● **SET PROBLEM**
Return, verbatim, the stretch of the records from the line containing "Which item from" through the end of the records.

=====

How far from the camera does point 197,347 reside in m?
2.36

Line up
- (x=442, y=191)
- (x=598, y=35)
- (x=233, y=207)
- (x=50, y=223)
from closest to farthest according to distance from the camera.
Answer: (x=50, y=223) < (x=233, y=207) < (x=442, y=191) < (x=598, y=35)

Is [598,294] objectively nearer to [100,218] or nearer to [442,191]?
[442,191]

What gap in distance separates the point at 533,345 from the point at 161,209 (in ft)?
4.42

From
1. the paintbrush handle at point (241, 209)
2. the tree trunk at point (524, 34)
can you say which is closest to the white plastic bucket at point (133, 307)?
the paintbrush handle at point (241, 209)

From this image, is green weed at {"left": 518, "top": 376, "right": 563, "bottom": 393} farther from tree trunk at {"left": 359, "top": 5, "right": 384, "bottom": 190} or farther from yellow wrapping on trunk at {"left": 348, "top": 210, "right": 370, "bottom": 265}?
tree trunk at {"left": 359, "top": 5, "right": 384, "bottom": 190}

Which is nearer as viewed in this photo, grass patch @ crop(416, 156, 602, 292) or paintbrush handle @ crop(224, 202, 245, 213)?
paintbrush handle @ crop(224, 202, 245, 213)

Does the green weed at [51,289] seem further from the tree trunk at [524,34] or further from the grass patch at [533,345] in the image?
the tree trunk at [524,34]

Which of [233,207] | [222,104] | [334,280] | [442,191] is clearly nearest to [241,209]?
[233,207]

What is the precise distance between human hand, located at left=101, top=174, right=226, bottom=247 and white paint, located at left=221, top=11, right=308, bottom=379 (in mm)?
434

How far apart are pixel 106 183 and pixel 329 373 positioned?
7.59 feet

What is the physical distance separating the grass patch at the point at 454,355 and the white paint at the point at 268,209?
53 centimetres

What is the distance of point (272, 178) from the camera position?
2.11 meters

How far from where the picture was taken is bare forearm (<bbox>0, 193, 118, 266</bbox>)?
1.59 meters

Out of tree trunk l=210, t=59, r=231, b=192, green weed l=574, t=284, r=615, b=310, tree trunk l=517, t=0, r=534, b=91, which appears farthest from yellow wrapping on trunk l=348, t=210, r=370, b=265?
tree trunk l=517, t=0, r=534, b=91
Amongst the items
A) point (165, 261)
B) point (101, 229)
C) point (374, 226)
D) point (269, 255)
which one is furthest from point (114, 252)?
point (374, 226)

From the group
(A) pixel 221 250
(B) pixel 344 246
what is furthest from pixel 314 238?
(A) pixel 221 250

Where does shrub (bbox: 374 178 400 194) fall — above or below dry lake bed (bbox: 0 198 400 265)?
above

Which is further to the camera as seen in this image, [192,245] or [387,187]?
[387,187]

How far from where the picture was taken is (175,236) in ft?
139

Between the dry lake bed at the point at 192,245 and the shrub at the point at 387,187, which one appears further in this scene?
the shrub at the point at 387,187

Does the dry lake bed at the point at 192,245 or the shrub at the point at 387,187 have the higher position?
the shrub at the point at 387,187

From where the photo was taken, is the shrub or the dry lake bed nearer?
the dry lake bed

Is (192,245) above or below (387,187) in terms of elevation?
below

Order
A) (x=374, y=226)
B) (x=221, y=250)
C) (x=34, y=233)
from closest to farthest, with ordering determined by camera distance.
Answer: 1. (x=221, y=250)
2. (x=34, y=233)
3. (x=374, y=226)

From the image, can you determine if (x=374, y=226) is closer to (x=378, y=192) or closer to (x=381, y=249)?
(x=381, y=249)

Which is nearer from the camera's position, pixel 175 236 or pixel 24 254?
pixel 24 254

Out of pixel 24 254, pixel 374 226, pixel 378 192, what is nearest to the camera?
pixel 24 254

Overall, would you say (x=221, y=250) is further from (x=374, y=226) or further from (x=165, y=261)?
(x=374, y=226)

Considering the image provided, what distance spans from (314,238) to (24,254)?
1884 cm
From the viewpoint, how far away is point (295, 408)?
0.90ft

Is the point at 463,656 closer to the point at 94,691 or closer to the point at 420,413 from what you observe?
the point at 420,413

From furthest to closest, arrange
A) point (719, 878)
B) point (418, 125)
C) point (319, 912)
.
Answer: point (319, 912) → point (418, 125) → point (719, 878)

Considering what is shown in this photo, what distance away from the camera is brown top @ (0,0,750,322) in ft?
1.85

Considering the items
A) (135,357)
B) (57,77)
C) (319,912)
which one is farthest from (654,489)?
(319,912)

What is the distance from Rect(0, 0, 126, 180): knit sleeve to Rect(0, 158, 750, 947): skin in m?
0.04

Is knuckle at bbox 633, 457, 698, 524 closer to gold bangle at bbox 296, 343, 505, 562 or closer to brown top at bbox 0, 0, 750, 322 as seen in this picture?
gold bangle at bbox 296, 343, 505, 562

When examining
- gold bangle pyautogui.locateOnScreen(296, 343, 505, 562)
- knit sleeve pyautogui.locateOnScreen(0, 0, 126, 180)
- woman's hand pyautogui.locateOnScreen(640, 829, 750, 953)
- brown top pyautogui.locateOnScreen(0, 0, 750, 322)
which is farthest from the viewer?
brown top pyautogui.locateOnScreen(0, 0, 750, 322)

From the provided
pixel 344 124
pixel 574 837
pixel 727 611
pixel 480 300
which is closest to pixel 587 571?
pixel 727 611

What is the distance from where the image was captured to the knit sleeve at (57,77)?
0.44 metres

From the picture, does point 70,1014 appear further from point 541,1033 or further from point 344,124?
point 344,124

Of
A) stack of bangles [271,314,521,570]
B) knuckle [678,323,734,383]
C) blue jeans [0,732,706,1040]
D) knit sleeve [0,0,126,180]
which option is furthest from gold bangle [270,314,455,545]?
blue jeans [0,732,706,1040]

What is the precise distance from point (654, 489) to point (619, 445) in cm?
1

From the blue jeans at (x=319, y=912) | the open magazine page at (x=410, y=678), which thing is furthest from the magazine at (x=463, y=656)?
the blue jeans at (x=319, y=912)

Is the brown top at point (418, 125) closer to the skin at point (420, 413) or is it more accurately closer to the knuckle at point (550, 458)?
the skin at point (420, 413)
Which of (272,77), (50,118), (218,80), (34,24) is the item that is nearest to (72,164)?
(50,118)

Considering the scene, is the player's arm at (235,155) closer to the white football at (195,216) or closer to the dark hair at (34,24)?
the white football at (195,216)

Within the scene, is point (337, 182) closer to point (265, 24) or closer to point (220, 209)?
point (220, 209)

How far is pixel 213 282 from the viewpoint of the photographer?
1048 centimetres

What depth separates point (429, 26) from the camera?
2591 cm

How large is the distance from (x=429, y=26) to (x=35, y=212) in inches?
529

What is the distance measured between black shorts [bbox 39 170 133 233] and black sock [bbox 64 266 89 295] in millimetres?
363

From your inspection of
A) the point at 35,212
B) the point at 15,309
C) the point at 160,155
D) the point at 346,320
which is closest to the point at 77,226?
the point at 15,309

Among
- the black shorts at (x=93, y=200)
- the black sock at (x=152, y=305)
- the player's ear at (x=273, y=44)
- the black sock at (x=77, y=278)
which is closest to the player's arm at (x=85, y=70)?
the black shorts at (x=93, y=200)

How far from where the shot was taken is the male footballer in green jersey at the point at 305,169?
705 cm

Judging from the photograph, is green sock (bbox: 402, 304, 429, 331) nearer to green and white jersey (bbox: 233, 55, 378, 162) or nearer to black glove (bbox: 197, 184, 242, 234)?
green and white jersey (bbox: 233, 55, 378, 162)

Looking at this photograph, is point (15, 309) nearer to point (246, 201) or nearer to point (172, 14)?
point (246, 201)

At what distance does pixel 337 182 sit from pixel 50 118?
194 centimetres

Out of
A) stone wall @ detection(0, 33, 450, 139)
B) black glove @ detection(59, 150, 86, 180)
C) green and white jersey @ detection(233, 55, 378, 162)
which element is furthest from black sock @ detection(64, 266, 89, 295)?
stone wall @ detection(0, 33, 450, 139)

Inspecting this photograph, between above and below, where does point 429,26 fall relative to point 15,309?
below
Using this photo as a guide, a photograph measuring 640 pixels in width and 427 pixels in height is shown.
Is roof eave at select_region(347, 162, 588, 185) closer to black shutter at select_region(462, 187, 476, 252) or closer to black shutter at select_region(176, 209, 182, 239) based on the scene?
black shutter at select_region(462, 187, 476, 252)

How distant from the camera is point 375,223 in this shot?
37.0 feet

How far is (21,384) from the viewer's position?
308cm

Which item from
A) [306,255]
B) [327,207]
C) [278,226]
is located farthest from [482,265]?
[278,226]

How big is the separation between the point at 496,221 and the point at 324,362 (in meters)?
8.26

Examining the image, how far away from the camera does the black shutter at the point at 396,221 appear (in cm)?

=====

● **RESULT FOR THIS EXERCISE**
Which item from
A) [306,255]
B) [327,207]
C) [278,226]
is located farthest from [482,265]?
[278,226]

How big is the separation between the point at 496,221 and the point at 324,362 (in meters)?
8.26

Examining the image, how far away from the camera does the black shutter at the point at 396,221 appear (in cm)?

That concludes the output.